What do Stanford grads Anand and Venky have in common with Google founders, Larry and Sergie? One, they were batch mates. And two, they are into the prolific and perhaps most competitive of web domains, Search.Kosmix.com, the topical search engine, founded by the Indian duo attempts to resolve the Gordian knot of “meaning” in a search query. And the technology that they believe will do the work is “Categorization” of results into verticals and searching the web for links relevant to the particular vertical. Categories currently available at the site are health, travel, autos, finance, video games and very interestingly, politics (alpha release).
Though they don’t (atleast openly) claim to attempt to dethrone Google, the history of its founders makes for very interesting reading.
So what’s under the hood of Kosmix?
While the exact formulae is their sacred Intellectual Property, what the Kosmix folks term “Deep Technology”, scourges the web for content (not just text) specific to a category and ranks the results using a categorization algorithm. Rank is determined by matching “meaning” of a link to search query. Point to note is that “meaning” is measured as the extent to which links that contain similar content point to a link.
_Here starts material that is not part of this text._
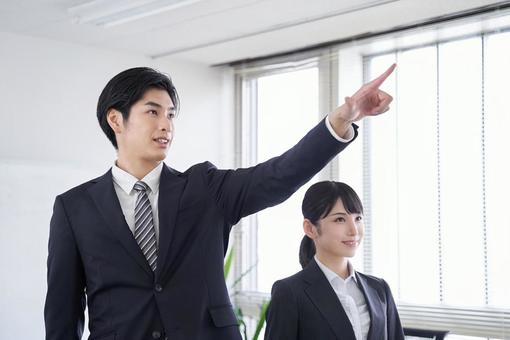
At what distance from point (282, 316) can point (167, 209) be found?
672mm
A link can be meaningful even if it does not contain query keywords. This makes Kosmix ideal for topical search, where you know what category your query classifies into and you seek more information.
So, how’s Kosmix different from Google?
For one, as termed by Mark Johnson, Product manager at Kosmix, the engine does “informational” search, giving you links to data around the topic you search (different points of view). For example, searching for travel tips to Hawaii means you could be interested in sight-seeing too.
“Google’s second button is named “I’m feeling lucky.” Google’s goal is to figure out what you want in the first result (or at least the top ten) and deliver it to you”.
Google is “navigational” search which is best when you know exactly what you want. The whole point is to reduce the number of clicks it takes for you to arrive to the desired data. And that’s what Kosmix intends to do.
Also, Google doesn’t do categorization at interface by default. So, that’s another plus. And, yes the areas targeted by Kosmix ( Health, Travel ) are highly spammed categories. So less spam results deserve credit.
The Future : The founders recently received approval for their patent, a hybrid human/computer system to optimize computer efficiency with human assistance, filed while they working with Amazon.
Extrapolating on the patent, the combination of the users of the engine and main servers with the tasks being measurement of relevancy of results (by click-throughs, time spent on a link, their deep technology) the end-result could be a massively scaled system that depends on human generated relevancy ranked by servers in real time.
I speculate that the perfect blend of man-machine is to leave relevancy to humans and ranking to computers. Will Kosmix’s formulae be perfect for “meaning”? Only time will tell.